Data for review ->
■ ■ ■ ■

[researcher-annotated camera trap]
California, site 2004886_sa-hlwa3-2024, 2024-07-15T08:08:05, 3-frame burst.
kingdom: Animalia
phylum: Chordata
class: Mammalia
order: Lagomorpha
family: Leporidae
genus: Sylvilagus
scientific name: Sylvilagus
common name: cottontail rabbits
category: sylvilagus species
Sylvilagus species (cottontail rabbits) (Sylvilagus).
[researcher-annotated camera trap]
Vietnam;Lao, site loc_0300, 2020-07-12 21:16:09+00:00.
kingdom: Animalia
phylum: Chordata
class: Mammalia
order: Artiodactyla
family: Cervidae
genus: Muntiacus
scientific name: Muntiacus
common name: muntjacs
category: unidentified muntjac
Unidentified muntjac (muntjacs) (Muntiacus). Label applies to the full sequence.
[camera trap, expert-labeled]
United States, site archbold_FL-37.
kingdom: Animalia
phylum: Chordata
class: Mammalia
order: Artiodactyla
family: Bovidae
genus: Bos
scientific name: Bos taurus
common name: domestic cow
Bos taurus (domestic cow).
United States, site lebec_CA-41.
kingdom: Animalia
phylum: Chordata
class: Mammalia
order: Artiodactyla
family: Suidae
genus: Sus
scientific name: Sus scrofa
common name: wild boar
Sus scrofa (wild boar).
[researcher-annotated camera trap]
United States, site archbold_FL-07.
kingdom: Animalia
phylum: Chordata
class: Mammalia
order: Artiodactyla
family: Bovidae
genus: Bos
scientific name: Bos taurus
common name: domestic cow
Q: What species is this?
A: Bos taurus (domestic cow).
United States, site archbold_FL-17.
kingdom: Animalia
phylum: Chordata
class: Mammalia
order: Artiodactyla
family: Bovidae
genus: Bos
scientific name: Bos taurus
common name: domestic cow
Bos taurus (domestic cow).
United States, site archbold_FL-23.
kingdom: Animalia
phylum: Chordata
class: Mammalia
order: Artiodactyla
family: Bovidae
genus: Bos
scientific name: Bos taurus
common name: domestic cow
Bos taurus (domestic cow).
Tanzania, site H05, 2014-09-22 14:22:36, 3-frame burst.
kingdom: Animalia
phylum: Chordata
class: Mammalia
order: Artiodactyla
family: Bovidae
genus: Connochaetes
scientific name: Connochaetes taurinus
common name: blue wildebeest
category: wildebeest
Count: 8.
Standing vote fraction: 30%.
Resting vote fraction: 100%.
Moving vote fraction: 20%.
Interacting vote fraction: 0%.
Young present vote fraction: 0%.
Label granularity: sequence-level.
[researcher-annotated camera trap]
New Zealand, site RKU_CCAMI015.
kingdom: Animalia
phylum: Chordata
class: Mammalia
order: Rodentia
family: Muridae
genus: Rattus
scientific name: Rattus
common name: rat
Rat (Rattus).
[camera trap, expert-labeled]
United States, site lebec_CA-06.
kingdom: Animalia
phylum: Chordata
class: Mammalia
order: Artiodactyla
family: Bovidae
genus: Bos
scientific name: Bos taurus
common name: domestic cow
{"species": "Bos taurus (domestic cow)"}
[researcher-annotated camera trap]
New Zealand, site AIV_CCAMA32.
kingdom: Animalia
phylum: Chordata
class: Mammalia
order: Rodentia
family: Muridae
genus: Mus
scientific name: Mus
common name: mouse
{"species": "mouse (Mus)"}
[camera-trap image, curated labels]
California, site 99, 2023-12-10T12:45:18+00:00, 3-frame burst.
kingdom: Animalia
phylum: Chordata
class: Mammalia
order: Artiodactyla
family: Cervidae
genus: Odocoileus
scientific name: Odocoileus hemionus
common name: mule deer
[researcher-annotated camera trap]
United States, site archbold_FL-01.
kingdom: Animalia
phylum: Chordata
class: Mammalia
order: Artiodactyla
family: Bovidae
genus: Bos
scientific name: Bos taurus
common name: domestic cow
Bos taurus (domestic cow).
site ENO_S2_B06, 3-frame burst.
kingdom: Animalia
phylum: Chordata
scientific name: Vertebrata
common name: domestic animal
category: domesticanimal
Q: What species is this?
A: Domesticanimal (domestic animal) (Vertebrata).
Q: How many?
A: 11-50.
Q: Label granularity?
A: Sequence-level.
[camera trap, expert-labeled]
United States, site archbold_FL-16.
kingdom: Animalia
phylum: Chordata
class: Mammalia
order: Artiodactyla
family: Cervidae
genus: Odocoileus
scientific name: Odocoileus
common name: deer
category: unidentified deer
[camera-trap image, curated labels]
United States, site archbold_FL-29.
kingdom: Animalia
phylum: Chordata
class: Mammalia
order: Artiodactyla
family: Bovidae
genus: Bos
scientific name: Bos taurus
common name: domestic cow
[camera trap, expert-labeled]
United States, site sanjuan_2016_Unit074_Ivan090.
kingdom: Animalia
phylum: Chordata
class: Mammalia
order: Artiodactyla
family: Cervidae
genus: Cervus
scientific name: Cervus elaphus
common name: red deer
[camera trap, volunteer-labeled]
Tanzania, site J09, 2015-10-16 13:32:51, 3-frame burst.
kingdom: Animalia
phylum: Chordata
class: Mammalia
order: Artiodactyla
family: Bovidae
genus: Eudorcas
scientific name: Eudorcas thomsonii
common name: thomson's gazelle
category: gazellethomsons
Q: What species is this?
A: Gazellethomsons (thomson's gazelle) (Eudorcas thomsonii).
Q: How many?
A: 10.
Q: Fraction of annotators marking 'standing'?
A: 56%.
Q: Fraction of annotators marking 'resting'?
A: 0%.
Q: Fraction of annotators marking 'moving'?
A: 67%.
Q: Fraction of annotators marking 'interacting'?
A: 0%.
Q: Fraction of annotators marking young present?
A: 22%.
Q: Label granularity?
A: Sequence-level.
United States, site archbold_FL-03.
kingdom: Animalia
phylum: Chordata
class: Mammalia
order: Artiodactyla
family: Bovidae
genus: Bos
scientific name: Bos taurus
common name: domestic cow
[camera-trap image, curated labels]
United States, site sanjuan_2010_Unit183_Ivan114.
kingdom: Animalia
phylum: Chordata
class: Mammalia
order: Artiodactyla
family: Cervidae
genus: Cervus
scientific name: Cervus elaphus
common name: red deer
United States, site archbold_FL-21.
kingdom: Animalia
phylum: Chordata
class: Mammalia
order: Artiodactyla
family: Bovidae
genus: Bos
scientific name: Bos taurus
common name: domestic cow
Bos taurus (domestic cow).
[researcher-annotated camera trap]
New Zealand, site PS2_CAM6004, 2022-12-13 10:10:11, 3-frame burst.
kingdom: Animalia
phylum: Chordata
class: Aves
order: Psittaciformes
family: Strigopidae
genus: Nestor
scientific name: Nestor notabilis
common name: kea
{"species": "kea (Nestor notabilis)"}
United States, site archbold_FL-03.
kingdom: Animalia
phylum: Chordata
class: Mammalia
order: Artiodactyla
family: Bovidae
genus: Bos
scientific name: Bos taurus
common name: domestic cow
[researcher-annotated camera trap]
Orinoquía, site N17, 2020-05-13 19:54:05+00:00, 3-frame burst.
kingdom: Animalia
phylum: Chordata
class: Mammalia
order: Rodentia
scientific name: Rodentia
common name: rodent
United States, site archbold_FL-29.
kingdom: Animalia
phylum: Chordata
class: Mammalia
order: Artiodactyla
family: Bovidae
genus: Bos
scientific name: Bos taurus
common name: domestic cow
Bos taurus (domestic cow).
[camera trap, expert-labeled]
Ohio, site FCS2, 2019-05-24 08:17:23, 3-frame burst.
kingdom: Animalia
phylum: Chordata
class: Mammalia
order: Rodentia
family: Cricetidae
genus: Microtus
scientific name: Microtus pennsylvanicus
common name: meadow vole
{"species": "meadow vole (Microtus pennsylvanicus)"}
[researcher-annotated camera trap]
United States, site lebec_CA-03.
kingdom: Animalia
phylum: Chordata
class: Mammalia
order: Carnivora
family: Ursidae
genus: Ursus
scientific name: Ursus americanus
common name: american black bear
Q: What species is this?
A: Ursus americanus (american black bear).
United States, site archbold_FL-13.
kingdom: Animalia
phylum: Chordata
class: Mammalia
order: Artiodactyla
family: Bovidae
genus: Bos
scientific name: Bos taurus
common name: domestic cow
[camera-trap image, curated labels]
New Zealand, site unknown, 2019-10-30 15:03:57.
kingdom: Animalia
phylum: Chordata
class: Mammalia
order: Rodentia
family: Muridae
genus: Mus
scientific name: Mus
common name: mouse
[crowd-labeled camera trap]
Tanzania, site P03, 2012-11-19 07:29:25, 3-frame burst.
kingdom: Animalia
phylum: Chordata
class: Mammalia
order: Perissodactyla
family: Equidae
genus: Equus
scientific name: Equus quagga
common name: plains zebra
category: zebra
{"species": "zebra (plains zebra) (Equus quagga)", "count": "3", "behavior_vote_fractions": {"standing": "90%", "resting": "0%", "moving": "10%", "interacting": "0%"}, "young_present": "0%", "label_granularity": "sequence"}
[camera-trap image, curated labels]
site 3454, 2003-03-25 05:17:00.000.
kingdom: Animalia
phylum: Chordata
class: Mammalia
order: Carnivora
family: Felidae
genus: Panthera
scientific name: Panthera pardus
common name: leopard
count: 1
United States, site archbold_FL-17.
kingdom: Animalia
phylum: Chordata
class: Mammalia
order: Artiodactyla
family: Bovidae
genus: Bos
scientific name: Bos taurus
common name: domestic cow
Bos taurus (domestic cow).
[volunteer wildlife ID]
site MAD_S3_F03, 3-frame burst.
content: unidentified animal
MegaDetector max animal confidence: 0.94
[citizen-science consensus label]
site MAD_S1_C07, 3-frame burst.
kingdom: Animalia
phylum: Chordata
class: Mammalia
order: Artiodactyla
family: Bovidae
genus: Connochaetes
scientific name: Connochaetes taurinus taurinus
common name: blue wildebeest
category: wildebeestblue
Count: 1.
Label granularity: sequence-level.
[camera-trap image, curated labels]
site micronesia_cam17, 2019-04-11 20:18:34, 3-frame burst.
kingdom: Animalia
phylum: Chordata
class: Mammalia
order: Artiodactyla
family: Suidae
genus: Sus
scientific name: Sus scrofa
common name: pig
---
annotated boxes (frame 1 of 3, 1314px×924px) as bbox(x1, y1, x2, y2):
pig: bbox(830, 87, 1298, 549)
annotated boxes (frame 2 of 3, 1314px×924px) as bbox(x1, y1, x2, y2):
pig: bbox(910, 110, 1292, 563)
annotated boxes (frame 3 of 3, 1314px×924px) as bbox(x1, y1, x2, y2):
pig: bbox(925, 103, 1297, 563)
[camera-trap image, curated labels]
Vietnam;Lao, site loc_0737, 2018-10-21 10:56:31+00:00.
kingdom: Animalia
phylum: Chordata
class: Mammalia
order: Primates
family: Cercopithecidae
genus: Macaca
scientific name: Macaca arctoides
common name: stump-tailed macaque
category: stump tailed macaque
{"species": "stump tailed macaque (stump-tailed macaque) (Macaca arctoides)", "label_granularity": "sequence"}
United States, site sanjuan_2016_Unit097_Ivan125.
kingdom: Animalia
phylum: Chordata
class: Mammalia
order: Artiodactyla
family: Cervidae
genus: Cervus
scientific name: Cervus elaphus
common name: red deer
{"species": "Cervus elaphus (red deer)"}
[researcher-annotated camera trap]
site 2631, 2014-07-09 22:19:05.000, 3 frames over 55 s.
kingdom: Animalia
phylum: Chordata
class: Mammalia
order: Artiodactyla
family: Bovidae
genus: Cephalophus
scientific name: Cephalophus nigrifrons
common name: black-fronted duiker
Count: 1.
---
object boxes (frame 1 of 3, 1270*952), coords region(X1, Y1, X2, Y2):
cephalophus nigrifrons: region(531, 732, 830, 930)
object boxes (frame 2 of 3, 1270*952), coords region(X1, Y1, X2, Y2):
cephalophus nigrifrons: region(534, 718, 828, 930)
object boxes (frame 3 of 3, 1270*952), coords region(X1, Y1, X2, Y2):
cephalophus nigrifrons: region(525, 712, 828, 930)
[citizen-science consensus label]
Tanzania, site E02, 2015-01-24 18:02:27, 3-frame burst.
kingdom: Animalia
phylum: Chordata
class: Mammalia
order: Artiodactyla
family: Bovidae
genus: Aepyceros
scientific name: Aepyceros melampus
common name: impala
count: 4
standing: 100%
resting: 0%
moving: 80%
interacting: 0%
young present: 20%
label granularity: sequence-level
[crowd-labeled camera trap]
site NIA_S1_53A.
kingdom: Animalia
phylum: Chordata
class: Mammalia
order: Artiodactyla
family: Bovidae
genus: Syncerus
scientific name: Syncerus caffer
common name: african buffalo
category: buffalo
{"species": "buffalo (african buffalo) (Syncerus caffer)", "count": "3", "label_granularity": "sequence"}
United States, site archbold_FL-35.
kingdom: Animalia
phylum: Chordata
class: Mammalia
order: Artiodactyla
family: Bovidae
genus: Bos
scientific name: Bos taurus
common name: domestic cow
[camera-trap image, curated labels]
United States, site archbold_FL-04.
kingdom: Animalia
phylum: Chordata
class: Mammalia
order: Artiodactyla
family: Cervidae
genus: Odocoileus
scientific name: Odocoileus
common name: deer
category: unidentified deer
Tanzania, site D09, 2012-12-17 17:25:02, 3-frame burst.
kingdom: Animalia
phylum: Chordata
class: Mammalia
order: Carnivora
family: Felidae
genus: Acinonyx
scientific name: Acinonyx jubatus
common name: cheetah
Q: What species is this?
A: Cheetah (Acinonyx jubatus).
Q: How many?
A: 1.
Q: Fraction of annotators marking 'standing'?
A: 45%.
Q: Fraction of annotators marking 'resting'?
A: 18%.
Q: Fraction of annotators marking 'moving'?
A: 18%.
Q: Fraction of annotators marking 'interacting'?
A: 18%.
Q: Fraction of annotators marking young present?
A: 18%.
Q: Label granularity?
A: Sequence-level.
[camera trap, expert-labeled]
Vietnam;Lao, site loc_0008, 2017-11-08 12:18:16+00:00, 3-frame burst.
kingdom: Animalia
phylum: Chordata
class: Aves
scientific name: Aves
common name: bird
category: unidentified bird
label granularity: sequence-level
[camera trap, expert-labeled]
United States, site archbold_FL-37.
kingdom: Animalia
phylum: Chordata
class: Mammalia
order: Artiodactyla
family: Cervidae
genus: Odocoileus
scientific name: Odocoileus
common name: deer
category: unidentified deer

■ ■ ■ ■

Copy every line of the records above, starting with the first, up to and including the line containing "scientific name: Muntiacus".

Response area ->
[researcher-annotated camera trap]
California, site 2004886_sa-hlwa3-2024, 2024-07-15T08:08:05, 3-frame burst.
kingdom: Animalia
phylum: Chordata
class: Mammalia
order: Lagomorpha
family: Leporidae
genus: Sylvilagus
scientific name: Sylvilagus
common name: cottontail rabbits
category: sylvilagus species
Sylvilagus species (cottontail rabbits) (Sylvilagus).
[researcher-annotated camera trap]
Vietnam;Lao, site loc_0300, 2020-07-12 21:16:09+00:00.
kingdom: Animalia
phylum: Chordata
class: Mammalia
order: Artiodactyla
family: Cervidae
genus: Muntiacus
scientific name: Muntiacus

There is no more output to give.